Yes, I know the church is not the building. I like using the term missional because it relates to being in the community and outside the walls of the church house. We need to be involved in the felt needs of others, helping those who are hurting, feeding those who are hungry, and genuinely sharing the love of Christ through our actions and our words.

What I have found on occasion, is a criticism aimed at the church when it seeks to attract more persons into its fellowship. It boils down to the fact that getting more people to come to church is not what the gospel is about, and when churches do this, they become distracted and not follow through on Kingdom work. This of course is a danger, but also an incomplete assessment of what the church should be about.

Our church is involved in many community based ministries, more than any other church I’ve been associated with as a pastor. Most recently we have begun a partnership with Rare Breed, an outreach to homeless teenagers who are in need of housing, stability, and an opportunity to improve their lives. It has been an eye-opener to learn about how many teens fall into this category in need of support. Another area of involvement has related to the Homeless Count, which is important for Springfield in order to secure government assistance in providing supplies and resources for adults and families. School will be starting soon, which means we will be gather supplies for needy students and offering the International Student Household Item Giveaway.

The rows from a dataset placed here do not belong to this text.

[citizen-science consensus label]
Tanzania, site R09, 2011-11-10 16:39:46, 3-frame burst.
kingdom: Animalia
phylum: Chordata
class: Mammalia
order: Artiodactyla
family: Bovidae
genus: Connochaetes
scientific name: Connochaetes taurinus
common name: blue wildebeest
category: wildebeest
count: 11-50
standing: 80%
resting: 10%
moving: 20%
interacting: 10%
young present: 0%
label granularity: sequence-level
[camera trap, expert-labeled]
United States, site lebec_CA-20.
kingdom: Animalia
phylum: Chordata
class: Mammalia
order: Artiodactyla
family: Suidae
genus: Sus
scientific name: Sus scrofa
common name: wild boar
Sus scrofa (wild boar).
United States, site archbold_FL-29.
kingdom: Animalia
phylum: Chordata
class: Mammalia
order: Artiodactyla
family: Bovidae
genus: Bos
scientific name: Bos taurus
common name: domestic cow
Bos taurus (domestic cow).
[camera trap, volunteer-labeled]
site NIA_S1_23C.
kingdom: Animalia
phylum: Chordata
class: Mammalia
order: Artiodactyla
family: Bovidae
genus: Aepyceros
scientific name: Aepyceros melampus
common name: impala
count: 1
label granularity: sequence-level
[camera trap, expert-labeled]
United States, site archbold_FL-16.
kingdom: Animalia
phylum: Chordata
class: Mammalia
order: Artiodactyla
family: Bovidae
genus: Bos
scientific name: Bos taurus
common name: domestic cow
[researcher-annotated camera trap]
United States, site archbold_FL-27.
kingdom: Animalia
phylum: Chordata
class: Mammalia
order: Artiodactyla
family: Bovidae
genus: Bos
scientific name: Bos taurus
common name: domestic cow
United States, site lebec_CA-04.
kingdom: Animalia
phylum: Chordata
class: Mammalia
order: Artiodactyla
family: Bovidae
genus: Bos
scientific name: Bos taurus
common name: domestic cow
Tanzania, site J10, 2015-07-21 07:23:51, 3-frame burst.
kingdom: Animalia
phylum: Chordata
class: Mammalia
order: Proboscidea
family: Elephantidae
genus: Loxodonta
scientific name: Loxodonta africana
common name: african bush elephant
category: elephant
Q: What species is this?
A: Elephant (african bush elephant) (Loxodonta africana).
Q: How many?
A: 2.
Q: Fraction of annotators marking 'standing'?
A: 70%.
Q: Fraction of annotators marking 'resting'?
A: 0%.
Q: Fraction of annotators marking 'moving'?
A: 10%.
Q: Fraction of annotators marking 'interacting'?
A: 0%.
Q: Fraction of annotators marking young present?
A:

These ministries are important and our church is glad to be a part of them and other community ministries. However, I can relate to the criticism aimed at Andy Stanley in Arn’s article about building a bridge into the church parking lot to alleviate traffic (I hope you take time to read the article).  One blogger criticized Stanley for being “un-missional.” I can’t comment on the price tag and need, but do know that this kind of criticism is hard to avoid, especially if a church is trying to find ways to bring more people into the fellowship. This seems to happen when money is being spent on the local church, whether it is the building or a ministry start up.

The local church definitely has had it problems, but it remains “the bride of Christ.” There have been times through the years I”ve thought about “chunking it” in terms of church involvement, and appreciate how others would feel the say way. Even so, these sentiments do not negate the reality that the church is the bride of Christ, not merely “a bride of Christ.”

Last Sunday I told a story about a busload of tourists on their way to the Grand Canyon, and along the way they passed through the Rocky Mountains and the majestic scenery of the great plains. However, they were so focused on their final destination that they pulled their blinds down and didn’t bother looking outside along the way. Instead of looking outside, they had to look inside the bus and as a result found things to criticize and complain about. The point of this familiar story is that the church can often be compared to that bus, and we are so consumed with our final destination as believers that we do not see the opportunities to share Christ and grow along the way.

The journey is important, and if that is what being missional is about, then I hope and pray that our church is like that. Let us do all we can to love people, reach people, and while we are at it be the people that God would desire us to be.